-------- DOCUMENT EXCERPT

The Conservative government of Prime Minister Stephen Harper has dropped a lawsuit against U.S. Steel that accused the company of breaking employment and production guarantees it had given when it bought two Hamilton-area Stelco plants in 2007. Negotiated in secret, the December 12 agreement has provided yet another example of the Harper government’s collusion with big business and exposed the impotence of United Steelworkers (USW) union officials and New Democratic Party (NDP) politicians in defending jobs.
In 2007 U.S. Steel paid $1.1 billion for the Hamilton and Nanticoke, Ontario operations of the bankrupt Stelco Corporation. As part of that purchase, the Pittsburgh-based conglomerate was obliged under the 1984 Investments Canada Act to show that the take-over would provide a “net benefit” to Canada. As a result, binding commitments were given by the company that included the maintenance of a 3,105 strong workforce and a 14 million ton steel production quota until at least 2010. However, within a year of the 2007 deal, U.S. Steel shut down virtually all operations in Hamilton and Nanticoke and laid-off 2,400 workers, citing the collapse of steel demand in the wake of the 2008 global financial crisis.
In 2009, with the flagrant violations of U.S. Steel the subject of much local outrage and substantial press coverage, the then minority government of Stephen Harper launched legal proceedings to fine the steelmaker a modest $10,000 per day beginning from November 1, 2008. The USW as well as Lakeside Steel–a failed suitor for Stelco in 2007—attained intervener status in the proceedings to seek their own remedies. The union petitioned for back wages and union dues for the laid off workers, whilst Lakeside Steel– supported by the USW–asked that they be allowed to purchase outright U.S. Steel’s local steel operations.
U.S. Steel immediately contested in federal court the legitimacy of the Investments Canada Act and even the right of the government to sue them but, by last month, had exhausted their final appeal, opening the way for the punitive portion of the legal action to proceed. By December of this year, the fines would have amounted to some $11 million plus interest.
In announcing the decision to drop the lawsuit only weeks after U.S. Steel had their final defence struck down in the courts, Industry Minister Christian Paradis, stated, “Recently U.S. Steel approached me with a proposal for new and enhanced undertakings. After extensive negotiations a settlement has been reached that demonstrates U.S. Steel’s sustained commitment to operating in Canada. U.S. Steel’s new commitments, many of which run to 2015, will provide benefits that in all likelihood would not have been obtained through the court process.”
U.S. Steel was in full agreement with the minister. “We are pleased to have resolved amicably this unfortunate dispute with the Government of Canada,” said a company press release. “We intend to be valued corporate citizens”.
In the new deal, U.S. Steel promised the government that it would make a $50 million capital investment at the Hamilton and Nanticoke facilities by late 2015 to augment a previously promised $200 million infusion of funds. A paltry $3 million will be donated to local community and educational programs even though the illegal idling of the steel facilities has cost steelworkers and those connected via ancillary businesses, hundreds of millions of dollars.

----------------

#### [TASKS AND EXERCISES]
1 > According to the article on the U.S. Steel lawsuit, how much did U.S. Steel pay in 2007 for the Hamilton and Nanticoke operations of Stelco?
2 > List every distinct calendar year that the article on the U.S. Steel lawsuit mentions.
3 > Extend the article on the U.S. Steel lawsuit, picking up right after its final sentence.
The entries that follow the article are not needed for any of this work.

-------- EXCERPTED RECORDS

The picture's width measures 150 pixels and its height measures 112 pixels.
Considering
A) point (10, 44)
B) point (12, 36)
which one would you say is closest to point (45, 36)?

----------------

#### [ANSWERS TO EACH TASK]
1 > $1.1 billion.

2 > 1984, 2007, 2008, 2009, 2010, 2015

3 >
Officials of the USW, who had long fostered illusions in the government’s prosecution of U.S. Steel amongst its membership, claimed to be “blindsided” by the deal despite their intervener status in the dispute. Said Hamilton Local 1005 president Rolf Gerstenberger, “We didn’t know any of this was going to happen and yet we’re the ones affected by their failure to live up to their promises. Where’s our redress now? Our members were unjustly laid off and they should be made whole.”
For the USW officialdom to claim they were shocked by the Harper government’s move against their members’ claims beggars the imagination. The Conservative government is systematically attacking previously entrenched workers’ rights across the board, ripping up auto workers’ collective agreements to force through massive concessions, breaking the anti-concession strikes of Canada Post and Air Canada workers and now moving to slash federal government workers’ jobs and pensions. As far as the courts are concerned, they intervened aggressively in support of Vale-Inco’s use of scabs to break the militant 2008-9 miners’ strike in Sudbury. More recently, Canada’s highest court ruled, in a landmark decision, that workers have no constitutional right even to a union or to collective bargaining.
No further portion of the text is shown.